By RANDY GRIFFITH
The Tribune-Democrat
July 23, 2006 11:02 pm
—
Less than a month after breaking two vertebrae in a fall, 86-year-old Stella Lee of Garrett Borough was home and back to her normal routine.
“I’m getting along really well,” Lee said. “I walk to town for the mail.”
Her quick, pain-free recovery is typical for those receiving some of Memorial Medical Center’s latest procedures.
Using two needles and some space-age cement, Dr. Gary Kramer is able to fill and stabilize compression fractures in minutes.
The procedure, called vertebroplasty, is helping hundreds of osteoporosis patients across the region.
“It’s the most gratifying procedure we do,” Kramer said.
About 700,000 Americans have compression fractures of the vertebrae each year, usually associated with osteoporosis-related bone deterioration.
An interventional radiologist, Kramer describes a typical patient as an otherwise active woman in her 70s or 80s.
The painful fracture has severely limited her activity.
“The procedure takes about 45 minutes,” Kramer said. “Two hours after the procedure, they are up and can go home. Usually they are virtually pain free.”
The nonsurgical treatment is revolutionizing spinal fracture care.
“Vertebroplasty dramatically improves back pain within hours of the procedure, provides long-term pain relief and has a low complication rate as demonstrated in multiple studies,” the Society of Interventional Radiology reports.
Compression fractures of the vertebrae have been more difficult to treat than other fractures.
The risk of spinal cord damage makes surgical treatments difficult and risky.
Lengthy hospital stays, back braces and painful recovery periods were common. Surgery, when necessary, involved fusing the broken vertebrae to another, Kramer said.
With vertebroplasty, most risks and pain are eliminated.
“It really affects people’s quality of life,” Kramer said. “This is something that has really taken off.”
Kramer has been doing vertebroplasty for five years and recently added a related treatment, called kyphoplasty. The new approach uses tiny balloons inside the compression-fractured disc to restore the bone before injecting cement, Kramer said.

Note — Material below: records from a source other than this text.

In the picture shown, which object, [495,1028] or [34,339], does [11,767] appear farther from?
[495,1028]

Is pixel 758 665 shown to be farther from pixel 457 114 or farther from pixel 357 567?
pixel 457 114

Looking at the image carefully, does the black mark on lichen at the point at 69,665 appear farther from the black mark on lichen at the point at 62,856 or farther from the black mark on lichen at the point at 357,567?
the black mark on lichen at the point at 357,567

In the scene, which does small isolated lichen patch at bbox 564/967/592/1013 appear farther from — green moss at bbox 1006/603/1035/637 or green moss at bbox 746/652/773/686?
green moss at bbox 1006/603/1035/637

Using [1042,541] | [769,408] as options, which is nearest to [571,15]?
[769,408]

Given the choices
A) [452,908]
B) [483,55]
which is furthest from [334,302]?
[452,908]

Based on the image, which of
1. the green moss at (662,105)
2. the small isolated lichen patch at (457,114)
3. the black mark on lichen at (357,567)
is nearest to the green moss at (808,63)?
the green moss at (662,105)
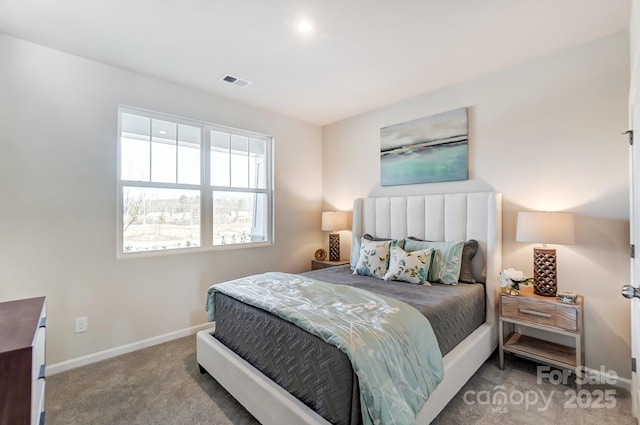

Memorial is poised to join clinical trials comparing the vertebroplasty and kyphoplasty, Kramer said, adding his early results show little difference between the two.
“I am finding niches where it looks like it might be a better procedure,” Kramer said.
After falling in March at her Judith Drive home in Westwood, Betty Stephey, 82, lived with the crippling pain for a week before seeing her doctor.
When magnetic resonance imaging tests showed the broken vertebrae, Stephey checked out her options. Friends who had been Kramer’s patients told her about their vertebroplasty, she said.
“They said it was instant relief,” Stephey said. “That was one of the determining factors of the decision to go ahead with it.”
Instant relief is what she got.
“I could walk out of the hospital,” Stephey said.
“There was no therapy, and no recovery time. I’m glad they have it locally.”
Lee said her vertebroplasty was a godsend after she tripped over an extension cord in her basement last month.
“I had so much pain, I couldn’t take it,” Lee recalled.
Her doctor at Meyersdale Medical Center referred her to Kramer in Johnstown. Four days after her fall, her spine was “fixed.”
“There was not much pain after the (vertebroplasty),” Lee said. “I don’t take any pain medicine.”
For a few days, she was restricted from climbing stairs or lifting more than five pounds, Lee said. A follow-up visit with her primary care doctor cleared the limitations.
“I’m coming along fine,” Lee said. “That’s a wonderful hospital in Johnstown.”